She was almost perfect, even, in her French, and Tavia was not partial to French. “Goodness knows, I’ll never get to Paris, and what use is there in learning French in these United States, just so’s to be able to read the menus at the fashionable hotels?” complained Tavia.

“But, it is considered quite the thing,” suggested Ned Ebony.

“Oh, sure! everybody who’s made a little money in oil, or coal, or pork, or wheat, has to have a French teacher. Say, Doro! do you remember Mrs. Painter, in Dalton? The lady whose husband had an awful lot of money left him?”

“Oh, I remember!” laughed Dorothy. “Poor woman! She wanted to be so refined and educated all of a sudden.”

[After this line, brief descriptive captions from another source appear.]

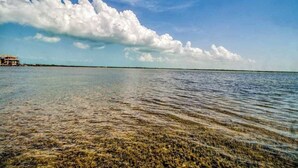 A coastal scene with clear water, a distant building, and a partly cloudy sky. - Waterfront resort villa with water views, balcony, full kitchen, & washer dryer (San Pedro)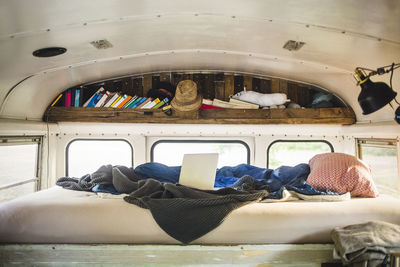 Laptop and crumpled blanket on bed in camper vehicle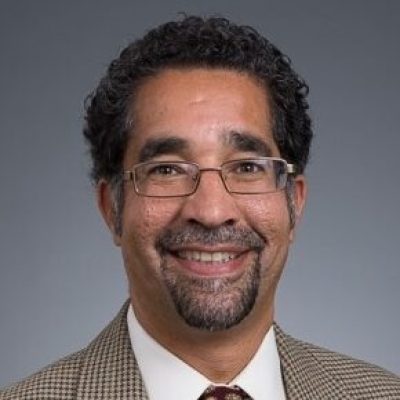 headshot of man with glasses in suit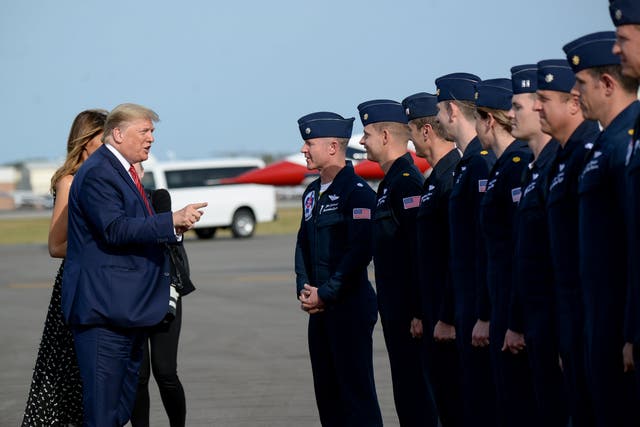 Donald Trump and the first lady meet members of the Thunderbirds, the air demonstration squadron of the US Air Force, after the Nascar Daytona 500 in Florida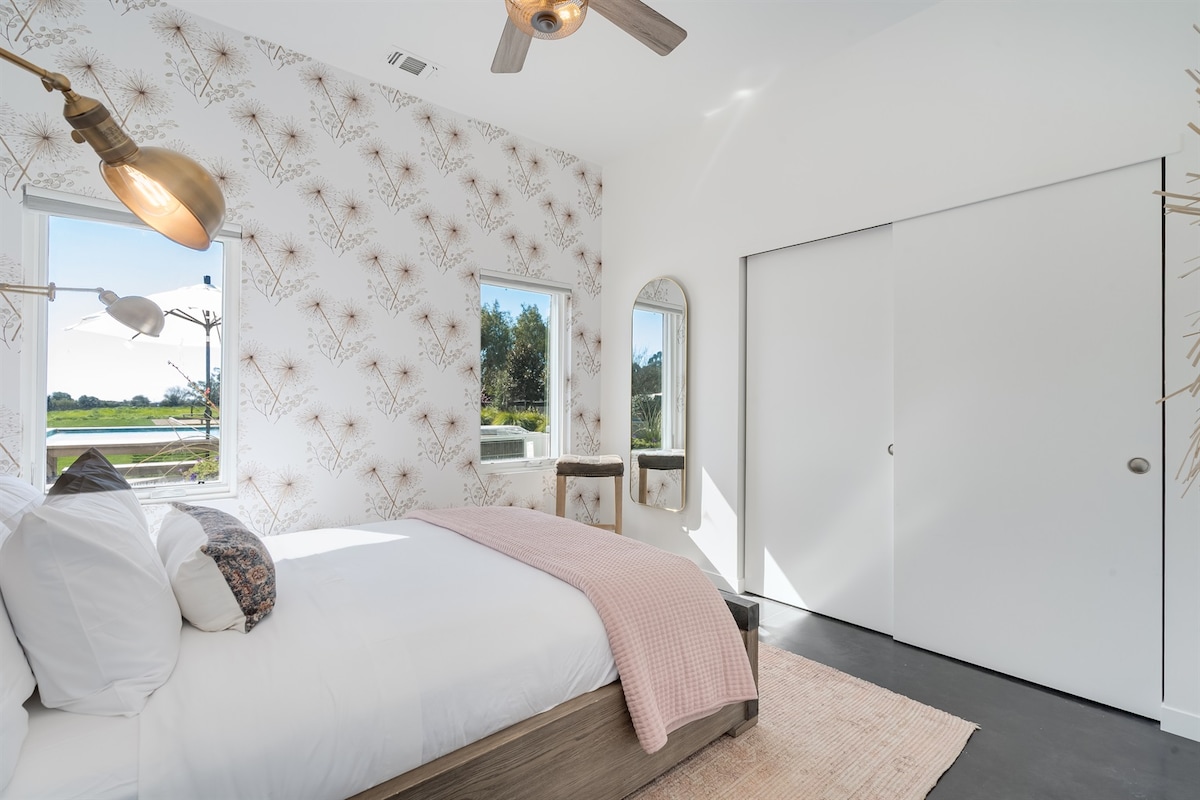 This beautiful stylish bedroom has a Restoration Hardware Queen Bed & Pool Views!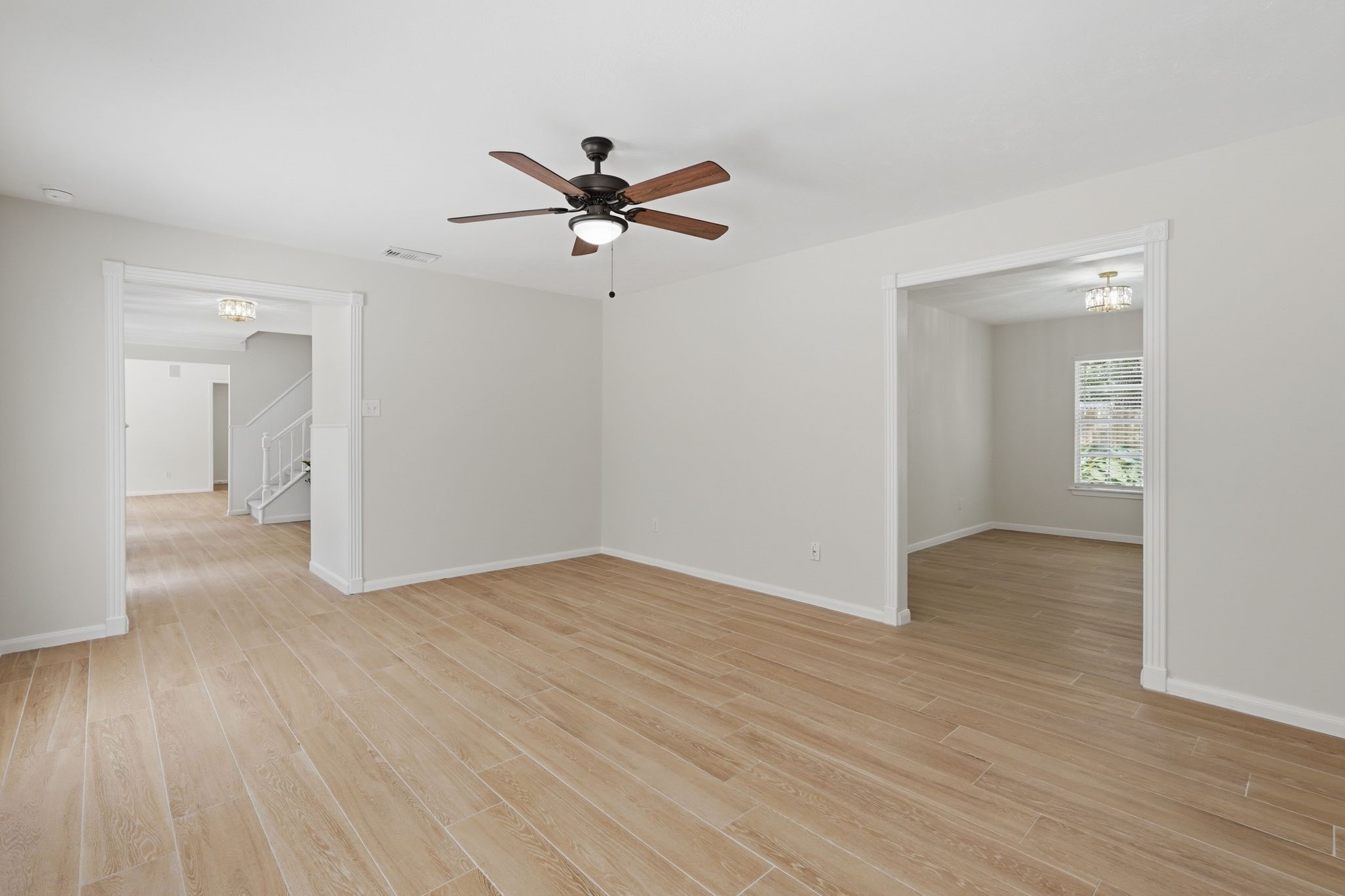 This room is a prime location close to the front door and through the door on the right, you'll find your formal dining room.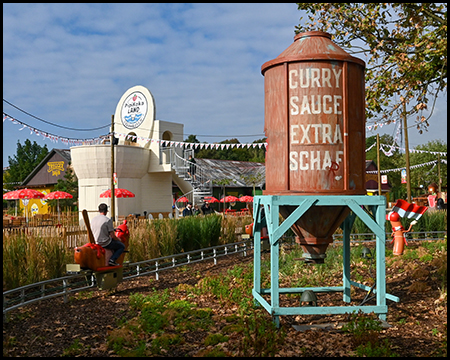 Einschienenbahn mit einer Currywurst als Fahrzeug, daneben ein Silo mit "Currysoße Extrascharf" und eine große Toilette als Gebäude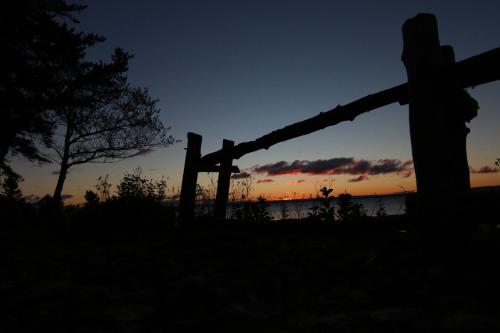 a sunset over the water behind a wooden fence at Auberge La Coudriere (Cool Hotel) in L'Isle-aux-Coudres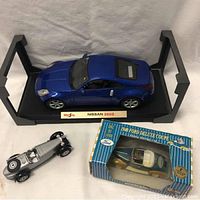 Blue Maisto Nissan 350Z model car on display base with nameplate, alongside other toy cars and boxed collectible in background.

“That’s the lady,” said Tavia.

“What about her?” demanded Cologne.

“She tried to learn French. At any rate, she learned a few phrases, and she used to work them into conversation in such a funny way,” Tavia explained, giggling over the thought of the poor lady.

“She went into the butcher shop one day and asked Sam Smike, the butcher, if he had any ‘bon-vivant’.”

“‘Bon-vivant’?” gasped Cologne. “What—what——”

“That’s what Sam wanted to know,” giggled Tavia. “He says to her: ‘Boned what, ma’am?’